*Work task*:
Return the data below exactly, but only from the line containing "content_type: application/javascript; charset=utf-8" through the line containing "content_type: text/plain", with both of those lines included.

[Stored data]
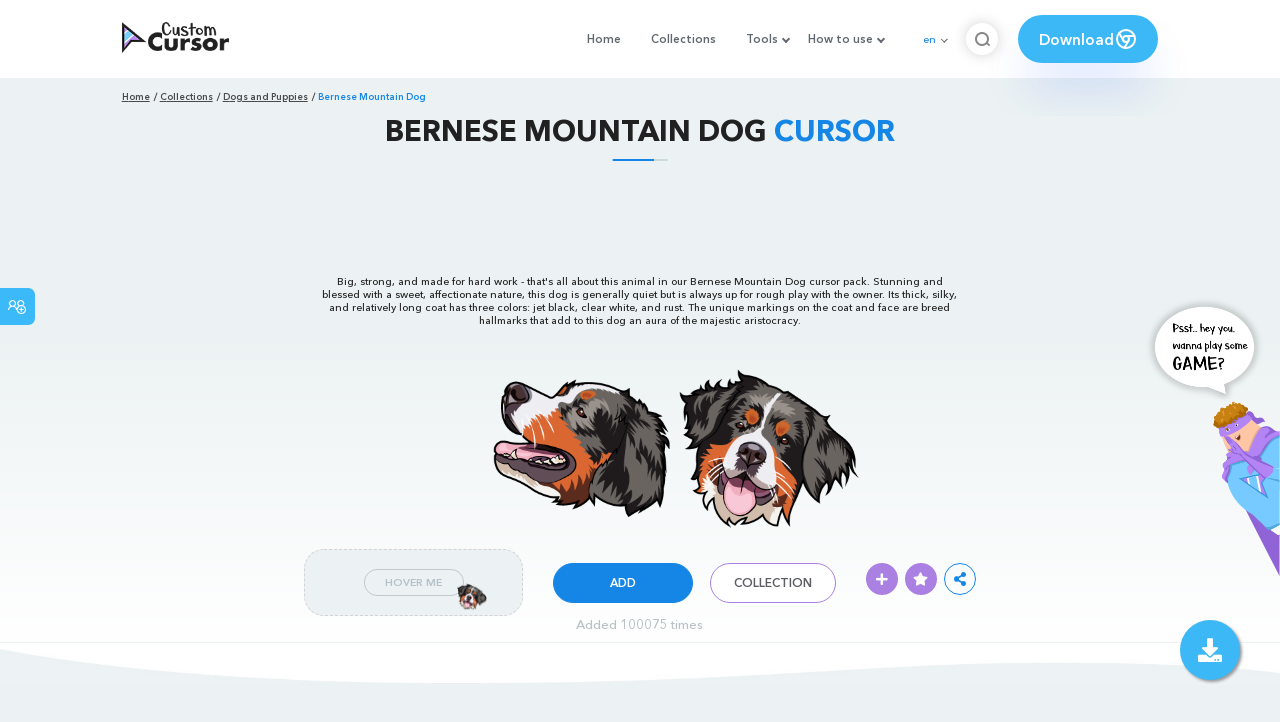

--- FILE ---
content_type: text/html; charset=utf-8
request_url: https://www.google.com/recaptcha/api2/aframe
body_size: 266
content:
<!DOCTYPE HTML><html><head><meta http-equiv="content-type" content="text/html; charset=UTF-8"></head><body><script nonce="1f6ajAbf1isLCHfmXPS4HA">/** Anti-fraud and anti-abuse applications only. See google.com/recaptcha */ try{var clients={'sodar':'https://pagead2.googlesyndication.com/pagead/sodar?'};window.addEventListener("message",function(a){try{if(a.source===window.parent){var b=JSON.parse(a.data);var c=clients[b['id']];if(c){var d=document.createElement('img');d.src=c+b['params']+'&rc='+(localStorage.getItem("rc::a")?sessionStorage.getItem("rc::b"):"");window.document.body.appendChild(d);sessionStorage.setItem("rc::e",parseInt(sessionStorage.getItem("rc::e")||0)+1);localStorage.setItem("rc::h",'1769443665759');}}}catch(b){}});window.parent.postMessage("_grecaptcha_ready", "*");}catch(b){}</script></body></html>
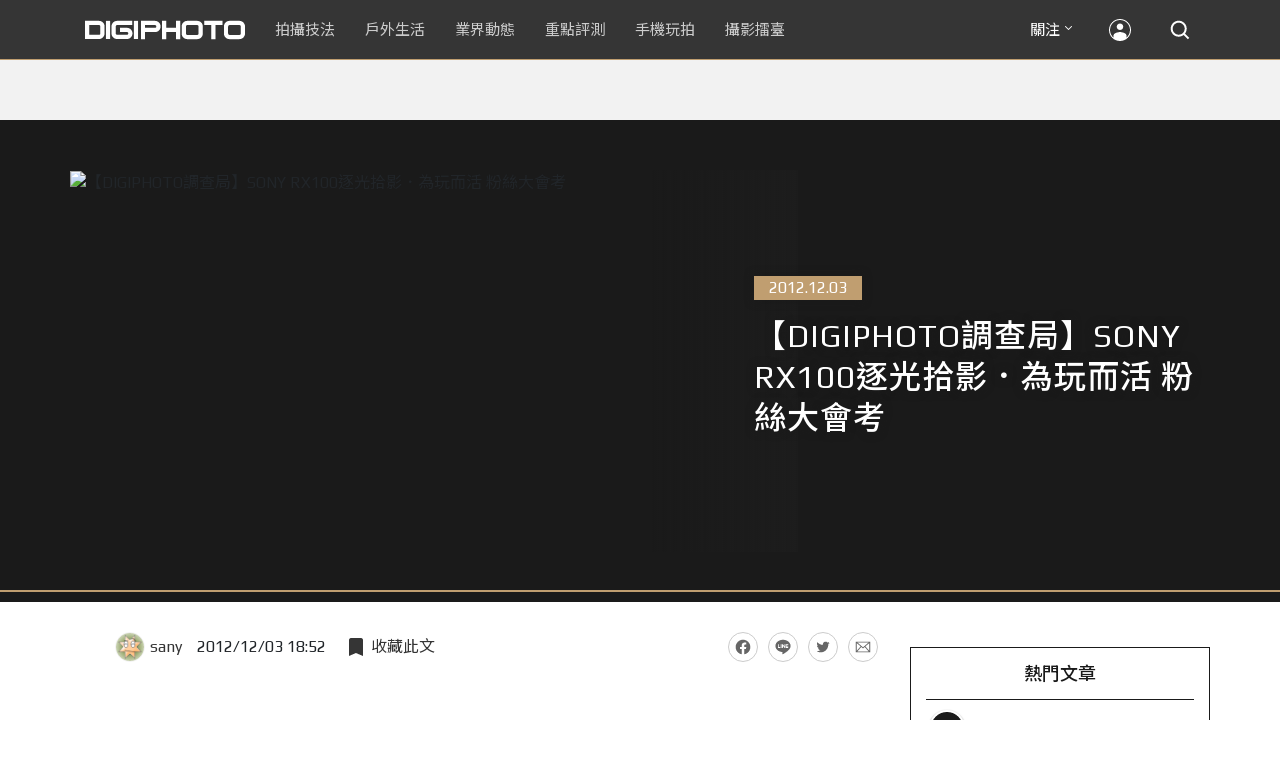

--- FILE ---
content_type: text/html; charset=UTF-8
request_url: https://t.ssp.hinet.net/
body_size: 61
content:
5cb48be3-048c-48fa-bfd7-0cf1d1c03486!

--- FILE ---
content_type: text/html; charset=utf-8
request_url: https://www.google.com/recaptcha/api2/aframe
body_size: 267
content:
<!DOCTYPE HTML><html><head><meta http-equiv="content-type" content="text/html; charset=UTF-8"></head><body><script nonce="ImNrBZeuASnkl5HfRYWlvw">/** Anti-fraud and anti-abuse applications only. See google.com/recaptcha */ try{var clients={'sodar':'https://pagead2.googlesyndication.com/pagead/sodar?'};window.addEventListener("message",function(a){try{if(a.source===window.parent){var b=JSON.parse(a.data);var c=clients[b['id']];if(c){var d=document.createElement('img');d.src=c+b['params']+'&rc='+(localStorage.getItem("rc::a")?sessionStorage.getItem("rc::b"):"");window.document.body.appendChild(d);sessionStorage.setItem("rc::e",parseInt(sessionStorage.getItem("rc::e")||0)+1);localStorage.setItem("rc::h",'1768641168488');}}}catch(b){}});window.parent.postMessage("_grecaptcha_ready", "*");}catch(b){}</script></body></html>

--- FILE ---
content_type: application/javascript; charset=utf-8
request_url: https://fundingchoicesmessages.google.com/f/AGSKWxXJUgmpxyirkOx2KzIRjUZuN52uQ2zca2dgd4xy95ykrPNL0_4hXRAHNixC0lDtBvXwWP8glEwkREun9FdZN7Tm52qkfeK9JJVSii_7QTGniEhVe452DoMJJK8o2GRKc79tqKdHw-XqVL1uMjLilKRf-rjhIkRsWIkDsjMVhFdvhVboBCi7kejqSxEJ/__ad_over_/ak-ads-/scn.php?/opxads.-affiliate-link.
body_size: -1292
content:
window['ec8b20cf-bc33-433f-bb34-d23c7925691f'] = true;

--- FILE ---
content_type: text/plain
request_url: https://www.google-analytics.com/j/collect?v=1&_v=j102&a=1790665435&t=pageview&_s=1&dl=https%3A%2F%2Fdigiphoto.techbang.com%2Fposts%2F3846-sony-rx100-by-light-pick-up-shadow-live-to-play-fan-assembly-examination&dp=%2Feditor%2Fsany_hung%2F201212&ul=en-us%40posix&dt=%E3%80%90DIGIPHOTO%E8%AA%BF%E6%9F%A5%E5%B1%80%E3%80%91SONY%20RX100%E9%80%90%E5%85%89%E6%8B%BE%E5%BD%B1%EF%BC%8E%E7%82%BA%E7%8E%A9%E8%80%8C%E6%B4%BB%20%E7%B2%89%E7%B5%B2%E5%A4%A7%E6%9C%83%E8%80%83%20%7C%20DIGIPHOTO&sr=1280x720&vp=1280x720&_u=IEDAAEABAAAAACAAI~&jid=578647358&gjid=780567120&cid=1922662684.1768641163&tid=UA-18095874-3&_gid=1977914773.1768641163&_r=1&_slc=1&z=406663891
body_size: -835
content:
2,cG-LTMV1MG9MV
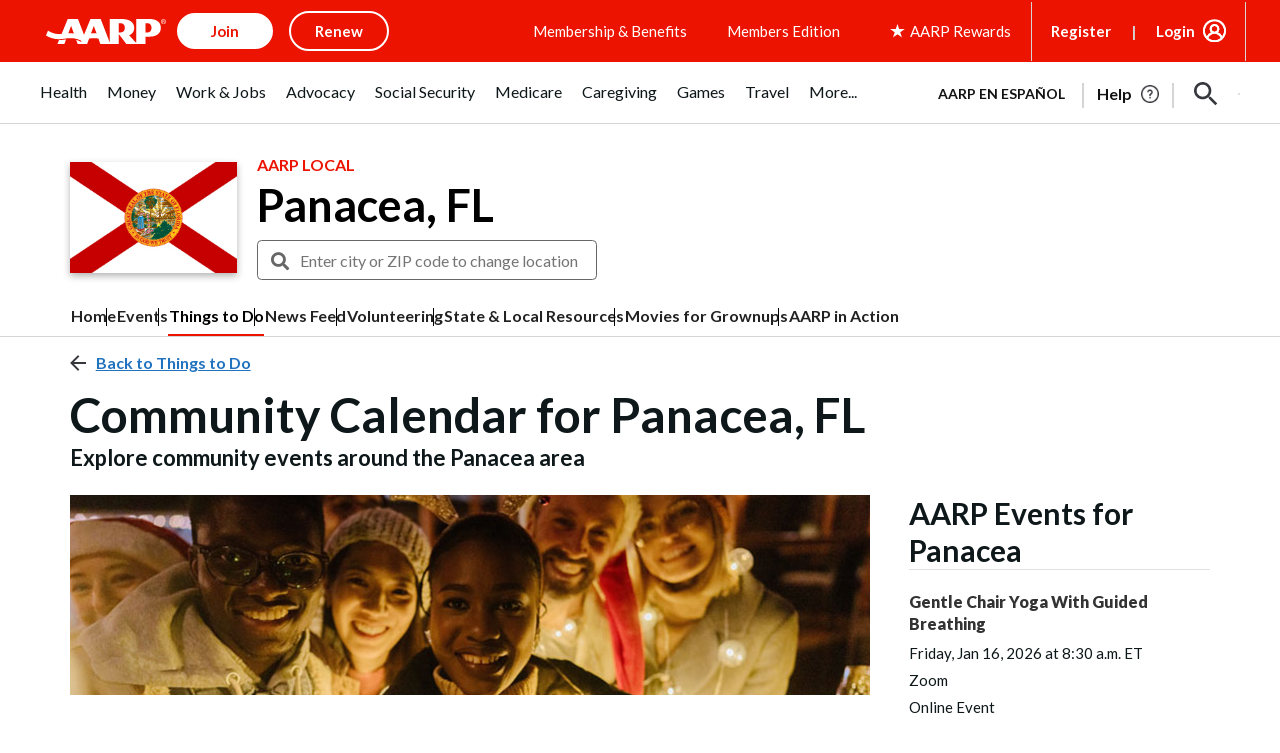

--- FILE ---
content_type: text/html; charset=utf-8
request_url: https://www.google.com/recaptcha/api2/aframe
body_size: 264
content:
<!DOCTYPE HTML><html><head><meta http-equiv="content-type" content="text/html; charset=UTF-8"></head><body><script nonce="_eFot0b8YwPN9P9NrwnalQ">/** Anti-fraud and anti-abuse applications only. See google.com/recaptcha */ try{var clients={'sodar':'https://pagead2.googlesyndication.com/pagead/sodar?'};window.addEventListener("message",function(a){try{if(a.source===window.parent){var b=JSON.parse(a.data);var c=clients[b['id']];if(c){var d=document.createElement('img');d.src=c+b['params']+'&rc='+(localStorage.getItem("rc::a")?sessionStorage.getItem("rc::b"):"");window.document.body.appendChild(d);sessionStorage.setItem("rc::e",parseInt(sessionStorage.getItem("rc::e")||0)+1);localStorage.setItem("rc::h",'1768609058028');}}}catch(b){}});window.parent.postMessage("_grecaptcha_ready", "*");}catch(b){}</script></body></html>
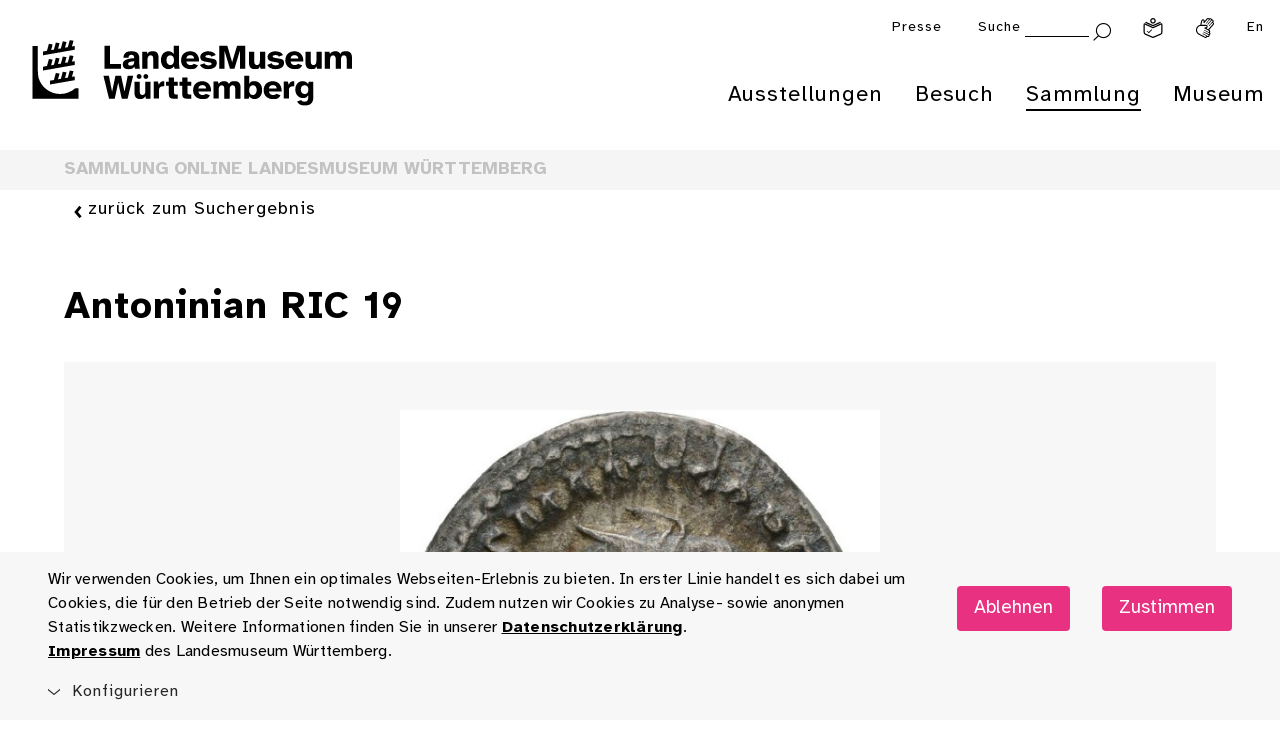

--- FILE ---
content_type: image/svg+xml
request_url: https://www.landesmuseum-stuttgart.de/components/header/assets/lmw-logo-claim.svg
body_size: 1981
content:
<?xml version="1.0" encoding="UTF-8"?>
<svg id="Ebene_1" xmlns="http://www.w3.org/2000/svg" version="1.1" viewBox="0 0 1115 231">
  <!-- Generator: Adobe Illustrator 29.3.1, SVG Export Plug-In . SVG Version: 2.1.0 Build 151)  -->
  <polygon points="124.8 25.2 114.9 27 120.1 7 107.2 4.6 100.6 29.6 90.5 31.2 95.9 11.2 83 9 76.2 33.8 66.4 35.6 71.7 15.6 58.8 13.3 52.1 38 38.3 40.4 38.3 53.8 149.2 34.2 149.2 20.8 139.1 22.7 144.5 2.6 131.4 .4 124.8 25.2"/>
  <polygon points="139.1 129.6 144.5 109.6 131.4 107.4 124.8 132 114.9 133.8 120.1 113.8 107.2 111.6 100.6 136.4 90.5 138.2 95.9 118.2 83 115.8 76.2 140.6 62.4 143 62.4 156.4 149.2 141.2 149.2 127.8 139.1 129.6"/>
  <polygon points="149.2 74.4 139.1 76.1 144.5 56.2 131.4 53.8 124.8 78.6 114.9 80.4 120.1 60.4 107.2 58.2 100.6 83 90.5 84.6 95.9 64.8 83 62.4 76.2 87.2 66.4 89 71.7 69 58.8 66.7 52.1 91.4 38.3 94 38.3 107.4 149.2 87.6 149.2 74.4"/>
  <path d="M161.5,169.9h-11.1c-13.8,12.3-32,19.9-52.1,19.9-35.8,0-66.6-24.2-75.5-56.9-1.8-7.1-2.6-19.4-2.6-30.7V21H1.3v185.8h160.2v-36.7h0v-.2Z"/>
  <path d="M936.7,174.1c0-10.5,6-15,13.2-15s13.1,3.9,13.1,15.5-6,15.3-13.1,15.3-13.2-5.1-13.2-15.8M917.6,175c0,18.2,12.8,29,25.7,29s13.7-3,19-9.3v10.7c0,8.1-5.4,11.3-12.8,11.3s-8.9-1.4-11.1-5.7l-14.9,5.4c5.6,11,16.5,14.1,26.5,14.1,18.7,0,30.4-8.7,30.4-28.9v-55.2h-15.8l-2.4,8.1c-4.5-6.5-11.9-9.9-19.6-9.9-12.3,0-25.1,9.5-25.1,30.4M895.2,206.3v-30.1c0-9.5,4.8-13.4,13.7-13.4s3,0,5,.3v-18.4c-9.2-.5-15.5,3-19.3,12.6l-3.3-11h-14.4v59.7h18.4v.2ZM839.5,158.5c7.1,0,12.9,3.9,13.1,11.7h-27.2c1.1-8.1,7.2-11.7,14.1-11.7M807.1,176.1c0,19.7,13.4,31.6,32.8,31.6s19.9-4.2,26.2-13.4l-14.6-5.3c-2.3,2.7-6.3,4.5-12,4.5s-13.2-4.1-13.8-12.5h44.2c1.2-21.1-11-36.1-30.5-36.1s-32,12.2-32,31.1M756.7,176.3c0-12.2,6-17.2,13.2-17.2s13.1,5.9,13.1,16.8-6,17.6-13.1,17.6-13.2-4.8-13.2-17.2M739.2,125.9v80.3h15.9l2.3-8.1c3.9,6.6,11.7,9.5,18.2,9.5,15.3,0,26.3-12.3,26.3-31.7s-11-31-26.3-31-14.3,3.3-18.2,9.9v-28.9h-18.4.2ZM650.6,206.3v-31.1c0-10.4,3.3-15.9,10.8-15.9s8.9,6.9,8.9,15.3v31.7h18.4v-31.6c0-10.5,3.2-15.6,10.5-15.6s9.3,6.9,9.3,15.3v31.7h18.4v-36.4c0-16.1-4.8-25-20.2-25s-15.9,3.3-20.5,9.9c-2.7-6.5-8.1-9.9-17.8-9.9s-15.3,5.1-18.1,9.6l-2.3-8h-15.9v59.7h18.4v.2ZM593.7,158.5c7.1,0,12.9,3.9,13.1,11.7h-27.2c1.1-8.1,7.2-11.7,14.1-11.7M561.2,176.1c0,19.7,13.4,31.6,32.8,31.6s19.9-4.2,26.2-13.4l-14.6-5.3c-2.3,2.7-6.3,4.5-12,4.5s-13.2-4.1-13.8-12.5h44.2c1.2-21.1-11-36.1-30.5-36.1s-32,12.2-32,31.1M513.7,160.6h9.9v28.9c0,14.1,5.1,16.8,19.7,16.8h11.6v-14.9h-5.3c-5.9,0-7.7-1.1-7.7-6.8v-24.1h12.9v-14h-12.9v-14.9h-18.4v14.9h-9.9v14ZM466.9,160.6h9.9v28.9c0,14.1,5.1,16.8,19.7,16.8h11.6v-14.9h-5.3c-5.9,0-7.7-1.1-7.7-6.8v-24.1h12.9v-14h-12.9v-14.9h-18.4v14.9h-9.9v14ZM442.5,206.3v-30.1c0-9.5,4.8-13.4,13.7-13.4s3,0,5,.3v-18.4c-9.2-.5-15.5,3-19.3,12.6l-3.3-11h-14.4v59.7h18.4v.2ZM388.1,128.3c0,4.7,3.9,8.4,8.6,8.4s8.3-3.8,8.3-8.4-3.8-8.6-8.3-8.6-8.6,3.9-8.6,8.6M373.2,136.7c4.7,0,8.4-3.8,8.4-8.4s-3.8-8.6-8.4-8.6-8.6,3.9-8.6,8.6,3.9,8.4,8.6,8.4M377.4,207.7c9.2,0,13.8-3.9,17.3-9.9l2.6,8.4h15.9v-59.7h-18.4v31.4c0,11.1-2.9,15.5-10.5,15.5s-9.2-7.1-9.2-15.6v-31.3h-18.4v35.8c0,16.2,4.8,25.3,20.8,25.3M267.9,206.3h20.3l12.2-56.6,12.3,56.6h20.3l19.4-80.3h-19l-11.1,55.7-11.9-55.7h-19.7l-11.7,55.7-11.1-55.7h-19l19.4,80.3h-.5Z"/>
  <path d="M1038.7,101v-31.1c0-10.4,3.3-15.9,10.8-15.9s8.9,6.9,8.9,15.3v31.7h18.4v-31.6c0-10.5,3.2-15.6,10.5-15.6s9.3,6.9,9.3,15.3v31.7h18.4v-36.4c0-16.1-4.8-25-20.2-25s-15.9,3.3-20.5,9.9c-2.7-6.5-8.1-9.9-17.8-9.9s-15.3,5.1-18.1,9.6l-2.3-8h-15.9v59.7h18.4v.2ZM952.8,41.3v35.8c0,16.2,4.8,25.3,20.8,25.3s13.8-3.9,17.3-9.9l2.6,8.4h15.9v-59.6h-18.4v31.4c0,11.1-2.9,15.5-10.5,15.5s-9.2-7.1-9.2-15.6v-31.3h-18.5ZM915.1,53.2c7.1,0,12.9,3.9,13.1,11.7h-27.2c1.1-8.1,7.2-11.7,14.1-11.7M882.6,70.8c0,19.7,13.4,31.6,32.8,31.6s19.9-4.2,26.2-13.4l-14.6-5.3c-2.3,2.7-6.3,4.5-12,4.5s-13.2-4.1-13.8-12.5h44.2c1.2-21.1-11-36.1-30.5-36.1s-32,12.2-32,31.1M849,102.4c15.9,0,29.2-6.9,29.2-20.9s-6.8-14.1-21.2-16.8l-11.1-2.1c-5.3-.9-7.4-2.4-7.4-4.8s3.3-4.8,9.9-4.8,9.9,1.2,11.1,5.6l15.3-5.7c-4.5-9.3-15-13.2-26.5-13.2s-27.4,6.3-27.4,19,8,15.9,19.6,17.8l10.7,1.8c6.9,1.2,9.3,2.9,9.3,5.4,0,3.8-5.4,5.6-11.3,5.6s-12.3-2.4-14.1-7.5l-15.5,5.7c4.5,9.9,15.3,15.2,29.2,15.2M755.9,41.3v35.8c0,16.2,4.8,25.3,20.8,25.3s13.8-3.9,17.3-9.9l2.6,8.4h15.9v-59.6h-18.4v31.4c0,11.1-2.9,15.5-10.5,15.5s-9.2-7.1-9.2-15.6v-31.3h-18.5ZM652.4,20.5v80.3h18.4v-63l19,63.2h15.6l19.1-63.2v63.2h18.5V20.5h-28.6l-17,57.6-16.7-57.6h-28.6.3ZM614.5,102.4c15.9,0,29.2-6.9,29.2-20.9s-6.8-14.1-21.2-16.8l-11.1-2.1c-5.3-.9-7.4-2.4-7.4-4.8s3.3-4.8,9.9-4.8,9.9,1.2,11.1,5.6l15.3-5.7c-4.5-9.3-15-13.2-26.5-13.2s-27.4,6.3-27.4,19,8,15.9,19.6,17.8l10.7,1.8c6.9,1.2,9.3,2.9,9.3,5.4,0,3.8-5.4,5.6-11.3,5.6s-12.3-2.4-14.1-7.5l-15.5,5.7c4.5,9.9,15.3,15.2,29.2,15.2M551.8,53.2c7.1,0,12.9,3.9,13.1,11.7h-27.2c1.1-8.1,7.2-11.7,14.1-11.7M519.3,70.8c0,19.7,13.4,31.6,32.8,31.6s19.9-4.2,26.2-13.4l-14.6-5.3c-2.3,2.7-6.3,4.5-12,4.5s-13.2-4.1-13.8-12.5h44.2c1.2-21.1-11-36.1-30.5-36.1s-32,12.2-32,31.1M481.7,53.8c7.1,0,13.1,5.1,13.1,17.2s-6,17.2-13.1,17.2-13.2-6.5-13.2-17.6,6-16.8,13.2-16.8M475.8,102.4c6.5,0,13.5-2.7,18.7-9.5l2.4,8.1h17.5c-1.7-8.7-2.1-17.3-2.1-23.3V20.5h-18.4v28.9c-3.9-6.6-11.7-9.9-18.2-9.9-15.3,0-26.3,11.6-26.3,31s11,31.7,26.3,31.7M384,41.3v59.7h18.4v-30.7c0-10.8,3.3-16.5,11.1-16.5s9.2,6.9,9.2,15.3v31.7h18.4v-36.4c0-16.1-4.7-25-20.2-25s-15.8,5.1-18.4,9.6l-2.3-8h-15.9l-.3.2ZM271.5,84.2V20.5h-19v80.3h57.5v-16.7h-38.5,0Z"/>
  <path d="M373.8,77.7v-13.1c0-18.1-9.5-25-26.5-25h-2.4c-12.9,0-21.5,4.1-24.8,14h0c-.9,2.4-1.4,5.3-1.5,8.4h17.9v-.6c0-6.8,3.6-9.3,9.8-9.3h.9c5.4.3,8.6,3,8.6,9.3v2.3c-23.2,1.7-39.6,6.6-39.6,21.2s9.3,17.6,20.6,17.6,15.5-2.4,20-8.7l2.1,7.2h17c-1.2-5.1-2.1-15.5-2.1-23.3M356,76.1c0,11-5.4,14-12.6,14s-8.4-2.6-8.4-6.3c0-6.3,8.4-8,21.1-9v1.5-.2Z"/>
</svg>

*Output of the task*:
content_type: application/javascript; charset=utf-8
request_url: https://fundingchoicesmessages.google.com/f/AGSKWxXJUgmpxyirkOx2KzIRjUZuN52uQ2zca2dgd4xy95ykrPNL0_4hXRAHNixC0lDtBvXwWP8glEwkREun9FdZN7Tm52qkfeK9JJVSii_7QTGniEhVe452DoMJJK8o2GRKc79tqKdHw-XqVL1uMjLilKRf-rjhIkRsWIkDsjMVhFdvhVboBCi7kejqSxEJ/__ad_over_/ak-ads-/scn.php?/opxads.-affiliate-link.
body_size: -1292
content:
window['ec8b20cf-bc33-433f-bb34-d23c7925691f'] = true;

--- FILE ---
content_type: text/plain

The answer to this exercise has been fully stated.